The worst thing about taking the train is that you'll almost inevitably be delayed by slow stopping services, changing staff, people nicking signalling equipment, and so on.
In the world of digital trains, this shouldn't be an issue, yet TrainStation 2 seems to revel in its ability to delay your travels even when the destination is a stone's throw away.
It's a baffling, pointless grind which only manages to slightly redeem itself with a cute, colourful art style, and you'll be left wondering why you bothered playing not long after you started.
The tracks are already built, so all you need to do is tap on a resource location, choose a locomotive to go get it, wait a bit, collect the resource, then send it on over to Georgey boy, which throws up another wait timer.
You can only have three trains moving around at once to start with, though this can be upgraded with the game's hard currency, gems, and only when you reach certain levels.
Help George out enough and soon other, non-famous people will start asking for stuff to be sent to them, meaning you'll have to start managing which trains go where.
And while all that's going on, you'll need to be making new resources with the raw materials you collect in the overworld, again incurring further wait timers as you make steel in a factory or what have you.
That's basically it. Within minutes of starting, you'll settle into a familiar pattern of picking up resources, collecting resources, turning some of them into a different resource, and shipping them out to different customers in exchange for XP and keys.
Keys help you unlock more trains in the game's loot boxes, each of which can also be upgraded using parts earned by either dismantling duplicate trains, or, you guessed it, opening a loot box.
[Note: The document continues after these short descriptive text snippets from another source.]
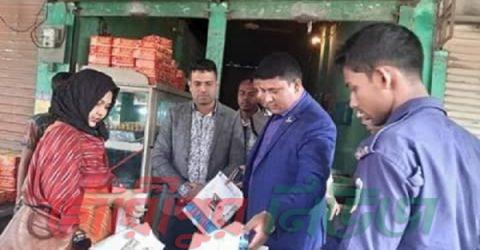 নান্দাইলে অবৈধ খাদ্যপণ্য উৎপাদন করায় দুই প্রতিষ্ঠানকে জরিমানা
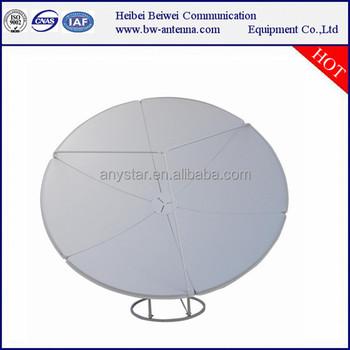 8 Inch (240cm) Prime Focus Satellite C-band Dish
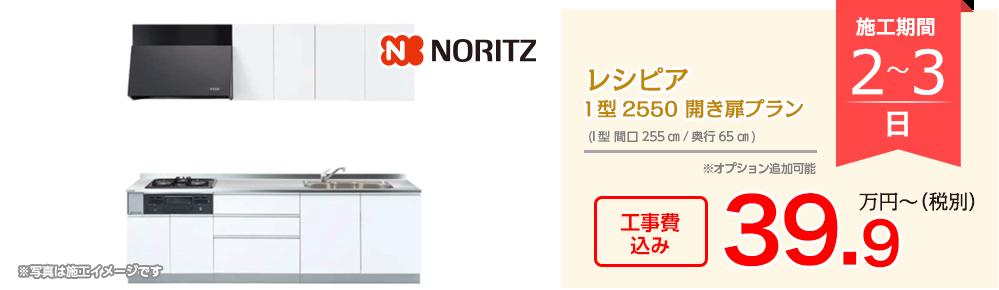 ノーリツ レシピア  I型2550 開き扉プラン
But there's no automation here. Everything you do has to be initiated by you - you can't set a train to eternally gather resources until your warehouse is full while you're away, for example.
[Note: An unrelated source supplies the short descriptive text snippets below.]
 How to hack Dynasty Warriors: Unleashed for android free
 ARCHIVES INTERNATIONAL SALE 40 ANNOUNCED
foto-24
Which means that every time you load up the game, you're basically starting from square one. And that gets really tiresome, really quickly.
Even the story missions - a term I use very loosely given the lack of story - dry up before you manage to unlock anymore, so you're stuck with a seemingly pointless grind for a long time before you can unlock a new area to move onto.
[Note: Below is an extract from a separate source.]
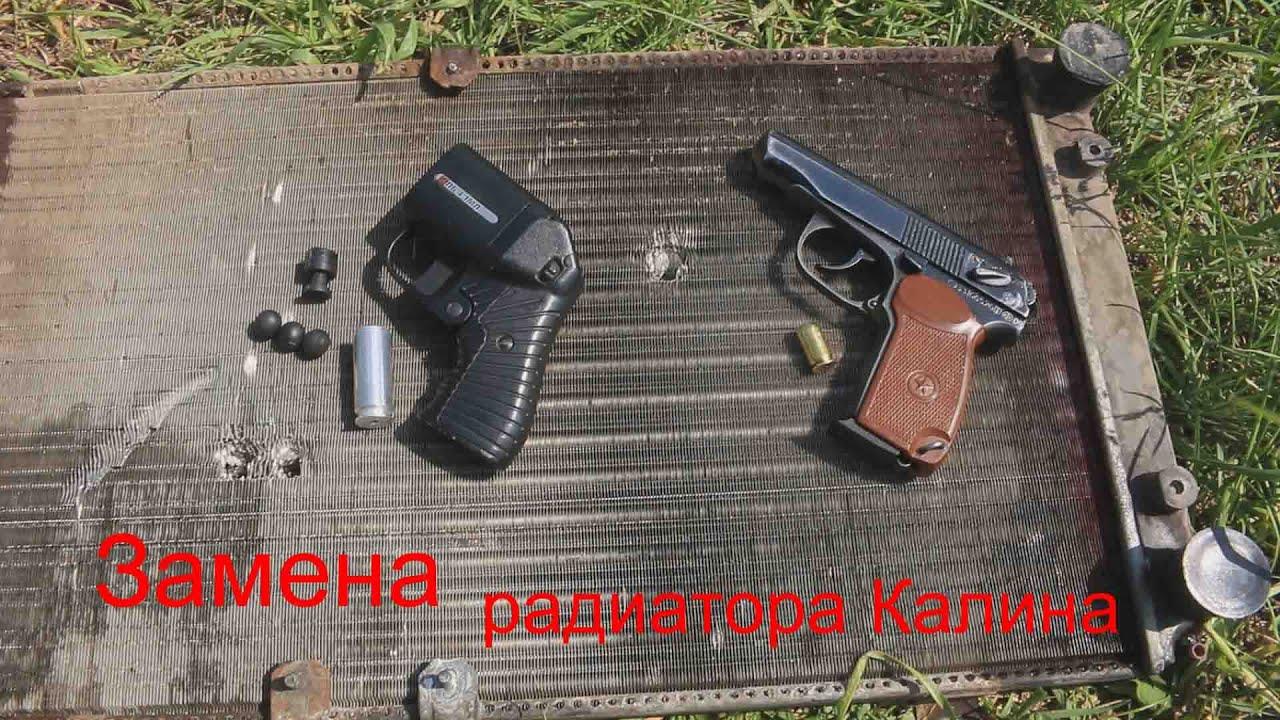 Замена радиатора, установка сеток в бампер, проверяем на прочность радиатор   от RussianTuning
So, why play it? Well, the graphics are pretty nice. The trains are shiny and well-designed, and the overworld is low-poly and colourful, making for a very pleasing aesthetic.
And there is something kind of therapeutic about the mind-numbing task of tapping various locations in succession, transferring resources around, and looking at cute trains going about their lives.
There's no meaningful progression to make, save for levelling up, and other rewards come so slowly that you'll be stuck with the same stock of trains for hours before anything shiny and new comes along.
It's gentle and calming in its own way, but TrainStation 2 seems to have ignored some of the key idle game principles to create an experience that demands your full attention on what amounts to basically nothing.